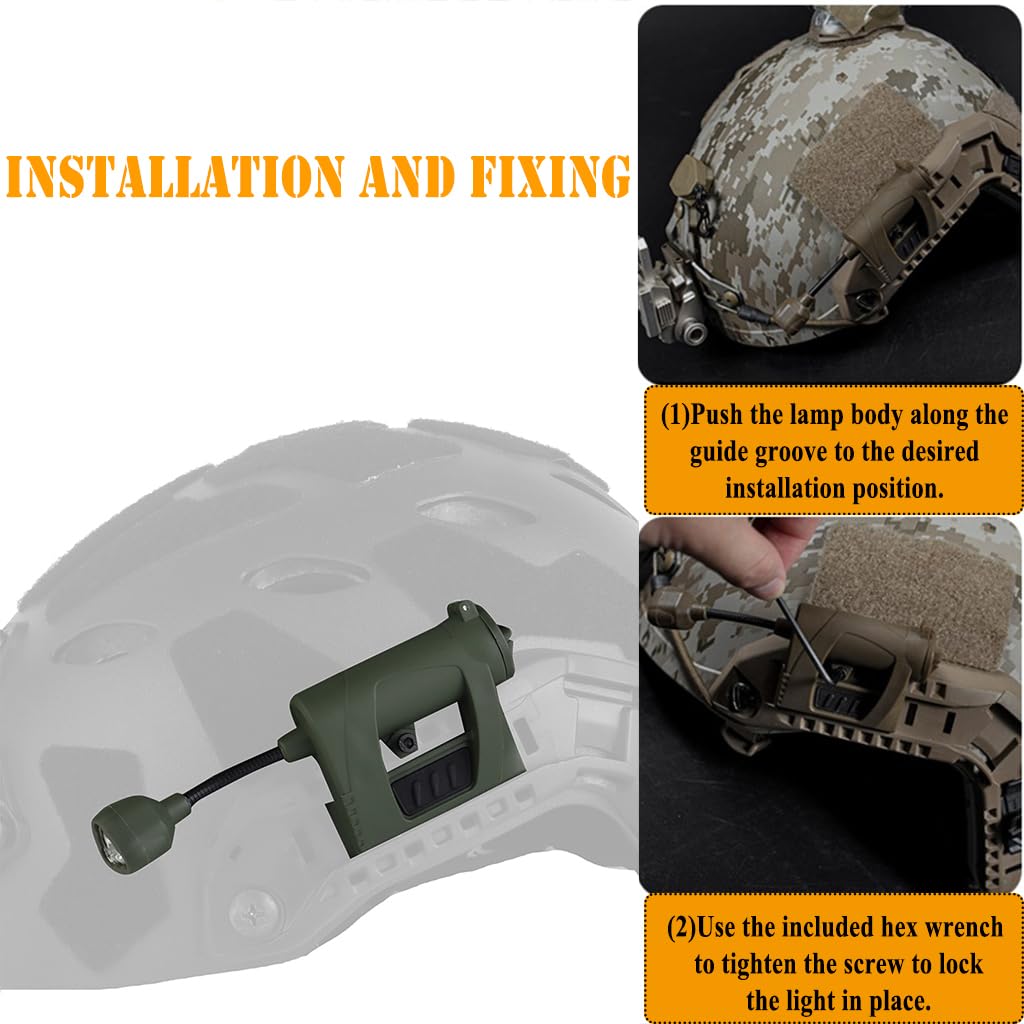 INSTALLATION AND FIXING

(1)Push the lamp body along the guide groove to the desired installation position.

(2)Use the included hex wrench to tighten the screw to lock the light in place.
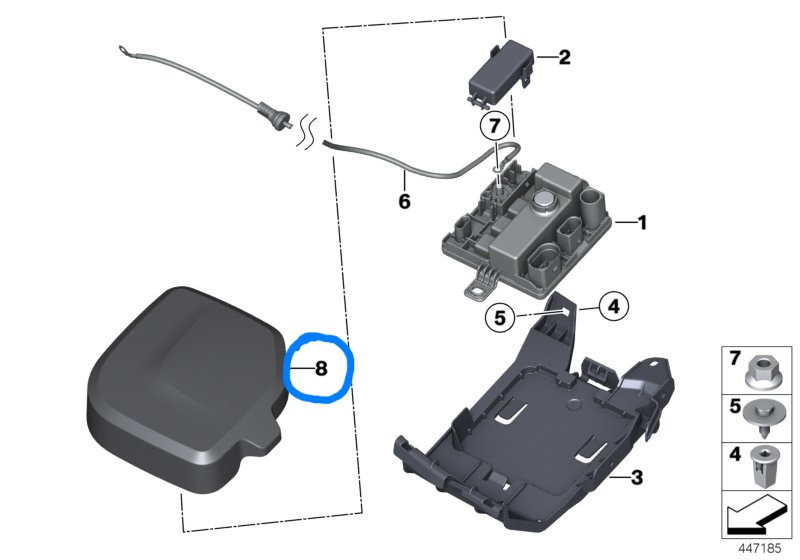 2
7
6
1
5
4
8
3
7
5
4
447185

--

| What is required |
From the first line to the last, write out the data above exactly. Omit the pictures.

| Solution to this exercise |
 INSTALLATION AND FIXING

(1)Push the lamp body along the guide groove to the desired installation position.

(2)Use the included hex wrench to tighten the screw to lock the light in place.
 2
7
6
1
5
4
8
3
7
5
4
447185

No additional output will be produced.